Lavender can't grow in my country so I'm having trouble getting this metaphor. If the lady's heart is "beating lavender blooms," how exactly is it beating? And what spills out into her bloodstream, the smell or the lavender itself?
Topic: hospitality ministry
Posted: Sunday, June 10, 2018 5:06:35 AM
That's interesting. So basically it would be a charity department of some kind within the church, right?

And since the novel take place in Louisville, Kentucky, this term is probably more commonly used on the Western part of the US.
Topic: hospitality ministry
Posted: Sunday, June 10, 2018 4:32:03 AM
Quote:
He asked me if it was okay for him to ask someone at our church about the hospitality ministry and Eamon’s mom about the one at her church too because new moms needed meals delivered.

This is an excerpt from a novel called Whiskey & Ribbons by Leesa Cross-Smith. Basically the lady made too much food, and her not-boyfriend is asking if it's ok to contact the church they works at about something called "hospitality ministry" to deal with them all.

What is this "hospitality ministry" thing? When I look it up on Google, it seems this refer to showing newcomers the love of God or something like that. But how does that fit in with this context?
Topic: put up the paper
Posted: Saturday, June 2, 2018 2:43:04 PM
Quote:
Later after we’d finished the cake, Evi focused her attention on me. I looked at the starry diamond on her left finger. Eamon put up the paper all right. It was huge. I could almost smell how expensive it was from across the table—a whiff of something clean and clear-blue.

Context: Eamon just proposed to Evi, and she said yes.
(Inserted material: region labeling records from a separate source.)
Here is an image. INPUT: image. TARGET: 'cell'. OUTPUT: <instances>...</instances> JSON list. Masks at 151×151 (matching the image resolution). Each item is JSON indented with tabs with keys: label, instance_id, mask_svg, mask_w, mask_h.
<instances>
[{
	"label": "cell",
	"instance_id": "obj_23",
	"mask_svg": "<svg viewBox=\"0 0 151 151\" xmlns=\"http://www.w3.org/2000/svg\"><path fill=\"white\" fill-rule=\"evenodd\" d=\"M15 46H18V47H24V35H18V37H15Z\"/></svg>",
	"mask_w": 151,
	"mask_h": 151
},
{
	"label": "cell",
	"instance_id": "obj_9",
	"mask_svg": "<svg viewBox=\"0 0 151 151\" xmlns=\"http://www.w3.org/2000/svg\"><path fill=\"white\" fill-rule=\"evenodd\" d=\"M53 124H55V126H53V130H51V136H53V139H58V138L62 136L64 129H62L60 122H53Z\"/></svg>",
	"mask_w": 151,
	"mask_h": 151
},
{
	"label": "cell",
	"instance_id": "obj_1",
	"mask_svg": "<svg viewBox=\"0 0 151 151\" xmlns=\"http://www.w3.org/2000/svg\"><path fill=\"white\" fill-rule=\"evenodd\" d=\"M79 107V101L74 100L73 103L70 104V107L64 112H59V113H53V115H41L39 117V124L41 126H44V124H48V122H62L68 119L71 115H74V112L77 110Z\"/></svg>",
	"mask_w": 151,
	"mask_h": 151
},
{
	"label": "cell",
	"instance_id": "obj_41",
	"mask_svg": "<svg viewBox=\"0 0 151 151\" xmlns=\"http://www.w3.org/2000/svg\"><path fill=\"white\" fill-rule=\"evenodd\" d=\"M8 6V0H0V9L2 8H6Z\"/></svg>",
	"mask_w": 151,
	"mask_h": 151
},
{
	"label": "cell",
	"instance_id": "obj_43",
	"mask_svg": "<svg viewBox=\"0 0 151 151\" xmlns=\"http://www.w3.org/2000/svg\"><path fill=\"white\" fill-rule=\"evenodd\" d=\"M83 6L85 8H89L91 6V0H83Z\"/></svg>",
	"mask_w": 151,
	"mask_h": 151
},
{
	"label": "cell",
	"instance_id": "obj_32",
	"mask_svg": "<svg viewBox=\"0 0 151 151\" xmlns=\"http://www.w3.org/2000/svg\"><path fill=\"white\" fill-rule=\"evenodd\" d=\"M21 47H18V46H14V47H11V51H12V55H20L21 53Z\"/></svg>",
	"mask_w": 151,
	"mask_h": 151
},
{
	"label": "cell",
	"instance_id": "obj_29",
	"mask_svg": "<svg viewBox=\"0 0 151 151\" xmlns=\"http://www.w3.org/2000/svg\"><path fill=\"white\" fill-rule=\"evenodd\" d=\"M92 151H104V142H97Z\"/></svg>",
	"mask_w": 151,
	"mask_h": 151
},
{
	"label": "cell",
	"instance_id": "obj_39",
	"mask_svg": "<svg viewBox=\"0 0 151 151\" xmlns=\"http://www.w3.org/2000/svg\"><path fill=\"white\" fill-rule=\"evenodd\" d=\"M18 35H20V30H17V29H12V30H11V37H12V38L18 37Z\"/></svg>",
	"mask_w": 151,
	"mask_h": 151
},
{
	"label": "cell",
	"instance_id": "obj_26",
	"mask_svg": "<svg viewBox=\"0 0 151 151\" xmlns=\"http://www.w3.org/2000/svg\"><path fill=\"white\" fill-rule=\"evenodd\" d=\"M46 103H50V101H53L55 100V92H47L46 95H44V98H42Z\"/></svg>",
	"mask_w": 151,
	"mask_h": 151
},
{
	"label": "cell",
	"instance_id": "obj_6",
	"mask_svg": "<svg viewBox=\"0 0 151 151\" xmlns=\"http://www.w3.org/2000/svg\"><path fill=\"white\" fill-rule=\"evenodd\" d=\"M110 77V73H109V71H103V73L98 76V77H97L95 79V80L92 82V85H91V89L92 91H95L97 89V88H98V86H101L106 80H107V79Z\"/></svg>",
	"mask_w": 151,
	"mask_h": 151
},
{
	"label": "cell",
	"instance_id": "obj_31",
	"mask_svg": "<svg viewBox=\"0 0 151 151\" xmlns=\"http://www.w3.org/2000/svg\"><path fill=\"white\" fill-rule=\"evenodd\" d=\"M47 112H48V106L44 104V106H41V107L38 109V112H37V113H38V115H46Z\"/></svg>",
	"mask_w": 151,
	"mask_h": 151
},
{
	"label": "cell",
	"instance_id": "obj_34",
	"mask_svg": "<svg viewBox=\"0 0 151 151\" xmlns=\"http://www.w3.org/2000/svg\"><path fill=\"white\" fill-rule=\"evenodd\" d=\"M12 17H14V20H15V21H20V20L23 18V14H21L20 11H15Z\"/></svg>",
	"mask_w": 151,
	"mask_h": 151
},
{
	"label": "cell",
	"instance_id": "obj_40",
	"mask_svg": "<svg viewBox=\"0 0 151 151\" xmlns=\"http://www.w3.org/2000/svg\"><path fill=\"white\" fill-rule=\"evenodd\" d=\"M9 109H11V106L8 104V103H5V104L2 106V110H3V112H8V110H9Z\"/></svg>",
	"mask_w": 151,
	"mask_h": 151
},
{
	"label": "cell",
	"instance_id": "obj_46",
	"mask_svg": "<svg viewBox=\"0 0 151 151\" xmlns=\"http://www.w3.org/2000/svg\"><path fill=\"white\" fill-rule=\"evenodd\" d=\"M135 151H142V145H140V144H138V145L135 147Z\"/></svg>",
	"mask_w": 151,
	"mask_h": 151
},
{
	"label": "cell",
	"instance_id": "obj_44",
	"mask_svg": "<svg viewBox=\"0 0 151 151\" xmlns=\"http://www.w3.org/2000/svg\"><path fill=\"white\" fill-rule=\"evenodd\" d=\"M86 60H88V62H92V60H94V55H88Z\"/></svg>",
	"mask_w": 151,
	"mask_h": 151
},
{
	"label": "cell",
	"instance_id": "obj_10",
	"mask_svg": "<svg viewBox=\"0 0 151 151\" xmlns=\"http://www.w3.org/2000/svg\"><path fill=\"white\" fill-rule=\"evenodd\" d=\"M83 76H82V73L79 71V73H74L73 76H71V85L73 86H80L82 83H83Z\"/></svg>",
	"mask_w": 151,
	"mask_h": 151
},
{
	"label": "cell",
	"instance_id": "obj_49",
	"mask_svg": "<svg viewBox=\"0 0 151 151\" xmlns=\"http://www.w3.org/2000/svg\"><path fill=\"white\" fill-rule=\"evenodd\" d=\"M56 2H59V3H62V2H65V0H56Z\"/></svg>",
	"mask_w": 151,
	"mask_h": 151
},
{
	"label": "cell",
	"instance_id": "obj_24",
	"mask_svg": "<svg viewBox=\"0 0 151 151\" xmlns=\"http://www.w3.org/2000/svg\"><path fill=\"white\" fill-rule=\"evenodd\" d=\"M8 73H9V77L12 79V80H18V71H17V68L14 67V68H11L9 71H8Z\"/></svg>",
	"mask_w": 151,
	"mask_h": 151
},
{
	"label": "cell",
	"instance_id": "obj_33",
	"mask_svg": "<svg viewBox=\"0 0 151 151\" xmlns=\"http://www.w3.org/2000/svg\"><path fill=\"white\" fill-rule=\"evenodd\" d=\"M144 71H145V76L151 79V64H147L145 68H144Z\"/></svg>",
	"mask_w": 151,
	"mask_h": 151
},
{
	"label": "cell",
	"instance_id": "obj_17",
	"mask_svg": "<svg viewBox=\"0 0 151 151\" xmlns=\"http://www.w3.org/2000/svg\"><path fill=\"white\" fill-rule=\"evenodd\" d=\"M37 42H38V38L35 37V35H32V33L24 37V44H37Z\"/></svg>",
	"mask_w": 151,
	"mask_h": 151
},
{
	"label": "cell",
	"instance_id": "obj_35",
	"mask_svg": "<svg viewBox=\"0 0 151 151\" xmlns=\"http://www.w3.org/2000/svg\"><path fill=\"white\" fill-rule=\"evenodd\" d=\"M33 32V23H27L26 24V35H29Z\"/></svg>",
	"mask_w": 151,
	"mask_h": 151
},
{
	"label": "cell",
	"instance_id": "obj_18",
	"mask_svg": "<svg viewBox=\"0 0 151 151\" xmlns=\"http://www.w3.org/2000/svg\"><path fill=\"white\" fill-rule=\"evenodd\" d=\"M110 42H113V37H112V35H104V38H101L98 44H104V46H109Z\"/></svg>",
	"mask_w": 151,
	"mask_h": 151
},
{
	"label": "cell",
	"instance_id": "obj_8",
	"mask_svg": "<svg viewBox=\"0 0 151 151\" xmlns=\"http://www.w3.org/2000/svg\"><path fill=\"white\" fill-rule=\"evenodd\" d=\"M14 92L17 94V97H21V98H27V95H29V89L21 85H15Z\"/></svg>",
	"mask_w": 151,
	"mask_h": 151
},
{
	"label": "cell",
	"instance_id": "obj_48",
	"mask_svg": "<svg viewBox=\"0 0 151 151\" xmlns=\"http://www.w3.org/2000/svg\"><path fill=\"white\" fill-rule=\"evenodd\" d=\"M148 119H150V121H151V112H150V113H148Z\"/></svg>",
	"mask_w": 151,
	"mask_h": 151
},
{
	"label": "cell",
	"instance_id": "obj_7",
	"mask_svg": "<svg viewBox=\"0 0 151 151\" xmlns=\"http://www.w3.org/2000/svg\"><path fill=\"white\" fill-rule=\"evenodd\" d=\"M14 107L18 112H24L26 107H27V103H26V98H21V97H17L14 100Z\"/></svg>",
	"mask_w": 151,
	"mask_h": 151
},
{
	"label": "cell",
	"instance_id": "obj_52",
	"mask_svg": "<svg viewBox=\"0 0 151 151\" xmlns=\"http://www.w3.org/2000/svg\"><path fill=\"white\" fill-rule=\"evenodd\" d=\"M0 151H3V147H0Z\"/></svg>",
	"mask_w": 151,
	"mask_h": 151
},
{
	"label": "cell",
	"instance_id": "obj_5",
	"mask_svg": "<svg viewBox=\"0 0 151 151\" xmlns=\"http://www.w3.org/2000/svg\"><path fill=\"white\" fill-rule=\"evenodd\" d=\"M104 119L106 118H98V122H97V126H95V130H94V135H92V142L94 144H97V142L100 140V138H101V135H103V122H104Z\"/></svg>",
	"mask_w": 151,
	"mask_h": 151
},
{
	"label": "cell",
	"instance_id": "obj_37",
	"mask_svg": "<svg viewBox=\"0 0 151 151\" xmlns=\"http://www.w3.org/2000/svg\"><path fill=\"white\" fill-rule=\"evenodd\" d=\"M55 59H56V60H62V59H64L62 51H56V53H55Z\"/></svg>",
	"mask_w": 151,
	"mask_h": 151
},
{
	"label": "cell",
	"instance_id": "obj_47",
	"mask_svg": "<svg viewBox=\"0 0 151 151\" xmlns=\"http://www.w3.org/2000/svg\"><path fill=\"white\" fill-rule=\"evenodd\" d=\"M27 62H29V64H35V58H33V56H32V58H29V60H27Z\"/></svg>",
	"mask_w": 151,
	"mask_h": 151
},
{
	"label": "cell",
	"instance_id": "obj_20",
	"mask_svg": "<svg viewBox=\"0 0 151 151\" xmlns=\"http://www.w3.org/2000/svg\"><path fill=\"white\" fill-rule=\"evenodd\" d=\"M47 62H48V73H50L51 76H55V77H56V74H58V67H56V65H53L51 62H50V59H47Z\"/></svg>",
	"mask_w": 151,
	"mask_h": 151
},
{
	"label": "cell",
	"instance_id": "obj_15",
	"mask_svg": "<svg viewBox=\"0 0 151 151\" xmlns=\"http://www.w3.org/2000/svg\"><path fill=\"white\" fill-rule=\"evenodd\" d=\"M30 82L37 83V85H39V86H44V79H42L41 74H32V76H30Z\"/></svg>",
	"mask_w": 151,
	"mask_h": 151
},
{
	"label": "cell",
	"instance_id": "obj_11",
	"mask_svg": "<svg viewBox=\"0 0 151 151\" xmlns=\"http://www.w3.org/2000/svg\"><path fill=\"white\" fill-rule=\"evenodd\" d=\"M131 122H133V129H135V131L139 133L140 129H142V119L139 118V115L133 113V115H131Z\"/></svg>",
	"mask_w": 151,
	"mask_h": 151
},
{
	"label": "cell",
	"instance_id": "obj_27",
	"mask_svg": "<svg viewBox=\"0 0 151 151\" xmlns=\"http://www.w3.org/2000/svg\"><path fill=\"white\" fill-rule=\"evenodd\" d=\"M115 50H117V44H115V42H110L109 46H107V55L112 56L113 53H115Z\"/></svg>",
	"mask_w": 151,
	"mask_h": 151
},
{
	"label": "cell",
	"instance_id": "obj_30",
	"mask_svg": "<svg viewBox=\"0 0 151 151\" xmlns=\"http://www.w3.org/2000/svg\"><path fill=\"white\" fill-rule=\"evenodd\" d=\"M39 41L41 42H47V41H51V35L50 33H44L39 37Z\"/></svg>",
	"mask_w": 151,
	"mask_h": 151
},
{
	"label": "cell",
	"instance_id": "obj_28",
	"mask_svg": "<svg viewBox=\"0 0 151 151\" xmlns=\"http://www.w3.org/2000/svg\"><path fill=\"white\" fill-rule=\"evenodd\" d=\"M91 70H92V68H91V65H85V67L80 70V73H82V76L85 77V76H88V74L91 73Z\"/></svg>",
I can't find anything for "put up the paper." The closest definition I can find is for "put down the paper," which means "to resign." Since earlier, there was reference to Eamon taking himself "off the market" (getting married), could "put up the paper" be interpreted as "put down the paper"? As in, Eamon had truly "resigned from his bachelor life"?
Topic: leaning cop
Posted: Saturday, June 2, 2018 12:10:03 PM
I'm still a bit on the fence about this. From the excerpt, Eamon seemes to do the "leaning cop" routine a lot. Then does that mean he always leans against something every time he visits the shop?
Topic: D-Money
Posted: Saturday, June 2, 2018 11:29:04 AM
Quote:
Eamon stopped by. He stopped by a lot, happily played the role of leaning cop, drinking coffee.

“You’re such a cliché,” I said to him.

“Body of a god and a ten-inch cock or cop drinking coffee? Both? Let’s go with both,” he said.

“If you’ve got ten inches I’ve got fourteen,” I said, closing the register. We were only talking like this because the shop was empty. A customer had just picked up his bike and left. My only other employee, my buddy, Detroit had the day off.

D! D-Money. Come on, bruh. Come on.” Eamon laughed at me, shook his head.


Context: 2 brothers enjoying some friendly banter. This is an excerpt from the novel Whiskey & Ribbons by Leesa Cross-Smith.

What's D-Money? I don't see any definition on Urban Dictionary that would fit, and the majority of the search results are about a type of British money (this book's set in Kentucky, which is about as anti-British as it gets).
Topic: leaning cop
Posted: Saturday, June 2, 2018 10:54:08 AM
Quote:
Eamon stopped by. He stopped by a lot, happily played the role of leaning cop, drinking coffee.

Context: Eamon is a police officer, stopping by his adopted brother's bike shop. These two are very close. This is just a social call, and Eamon isn't investigating a case or anything like that.

I don't get what a "leaning cop" is. It doesn't sound like Eamon is physically leaning against something, and Google, as reliable as ever in such matters, could find nothing on it. Is this a police slang of some kind?